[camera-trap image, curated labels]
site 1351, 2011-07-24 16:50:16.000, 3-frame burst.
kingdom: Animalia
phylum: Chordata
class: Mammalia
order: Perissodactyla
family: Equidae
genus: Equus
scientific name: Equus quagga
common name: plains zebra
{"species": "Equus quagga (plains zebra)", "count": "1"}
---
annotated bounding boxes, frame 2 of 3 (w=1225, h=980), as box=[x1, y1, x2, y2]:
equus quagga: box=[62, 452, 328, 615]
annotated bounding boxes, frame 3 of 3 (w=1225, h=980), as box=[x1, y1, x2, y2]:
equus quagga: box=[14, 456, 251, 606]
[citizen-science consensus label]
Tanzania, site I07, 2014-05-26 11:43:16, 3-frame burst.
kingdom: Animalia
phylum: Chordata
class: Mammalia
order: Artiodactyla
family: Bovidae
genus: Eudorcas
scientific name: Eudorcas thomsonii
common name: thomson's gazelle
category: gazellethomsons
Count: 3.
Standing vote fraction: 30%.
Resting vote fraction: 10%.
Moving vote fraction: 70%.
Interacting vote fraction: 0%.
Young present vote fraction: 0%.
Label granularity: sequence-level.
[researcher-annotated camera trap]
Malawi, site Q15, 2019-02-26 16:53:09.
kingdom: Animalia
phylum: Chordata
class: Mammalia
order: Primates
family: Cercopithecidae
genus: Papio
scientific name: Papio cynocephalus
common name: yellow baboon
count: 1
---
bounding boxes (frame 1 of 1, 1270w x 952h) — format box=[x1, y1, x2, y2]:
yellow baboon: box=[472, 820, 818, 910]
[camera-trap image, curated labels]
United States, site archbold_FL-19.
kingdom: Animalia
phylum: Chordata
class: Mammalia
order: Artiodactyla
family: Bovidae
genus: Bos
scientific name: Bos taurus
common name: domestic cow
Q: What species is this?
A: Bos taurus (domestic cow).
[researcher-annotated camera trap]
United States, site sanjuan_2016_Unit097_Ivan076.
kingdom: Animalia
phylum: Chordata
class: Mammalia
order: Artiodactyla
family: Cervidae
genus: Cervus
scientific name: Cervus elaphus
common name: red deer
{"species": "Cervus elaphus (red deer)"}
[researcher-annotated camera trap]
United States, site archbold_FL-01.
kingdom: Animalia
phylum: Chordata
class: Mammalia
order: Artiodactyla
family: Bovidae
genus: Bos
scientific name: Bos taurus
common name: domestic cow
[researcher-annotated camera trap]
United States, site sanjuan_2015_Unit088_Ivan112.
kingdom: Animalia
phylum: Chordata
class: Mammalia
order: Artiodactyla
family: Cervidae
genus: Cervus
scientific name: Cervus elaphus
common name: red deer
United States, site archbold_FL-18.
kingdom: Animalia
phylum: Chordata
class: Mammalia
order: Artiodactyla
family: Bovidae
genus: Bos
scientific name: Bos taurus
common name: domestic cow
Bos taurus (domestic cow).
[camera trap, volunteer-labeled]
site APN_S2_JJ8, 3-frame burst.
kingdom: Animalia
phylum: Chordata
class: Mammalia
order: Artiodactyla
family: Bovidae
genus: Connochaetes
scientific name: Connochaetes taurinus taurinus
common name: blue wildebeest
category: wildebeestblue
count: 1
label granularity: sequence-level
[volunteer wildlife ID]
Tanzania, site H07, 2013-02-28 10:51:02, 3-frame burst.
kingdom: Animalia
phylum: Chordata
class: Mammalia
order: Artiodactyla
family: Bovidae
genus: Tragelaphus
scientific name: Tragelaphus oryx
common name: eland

──────────

TASK OBJECTIVE — The required output is the exact sequence of lines from the one containing "United States, site sanjuan_2015_Unit088_Ivan112." through the end of the listing, both endpoints included.

RESULT OF THE EXERCISE —
United States, site sanjuan_2015_Unit088_Ivan112.
kingdom: Animalia
phylum: Chordata
class: Mammalia
order: Artiodactyla
family: Cervidae
genus: Cervus
scientific name: Cervus elaphus
common name: red deer
United States, site archbold_FL-18.
kingdom: Animalia
phylum: Chordata
class: Mammalia
order: Artiodactyla
family: Bovidae
genus: Bos
scientific name: Bos taurus
common name: domestic cow
Bos taurus (domestic cow).
[camera trap, volunteer-labeled]
site APN_S2_JJ8, 3-frame burst.
kingdom: Animalia
phylum: Chordata
class: Mammalia
order: Artiodactyla
family: Bovidae
genus: Connochaetes
scientific name: Connochaetes taurinus taurinus
common name: blue wildebeest
category: wildebeestblue
count: 1
label granularity: sequence-level
[volunteer wildlife ID]
Tanzania, site H07, 2013-02-28 10:51:02, 3-frame burst.
kingdom: Animalia
phylum: Chordata
class: Mammalia
order: Artiodactyla
family: Bovidae
genus: Tragelaphus
scientific name: Tragelaphus oryx
common name: eland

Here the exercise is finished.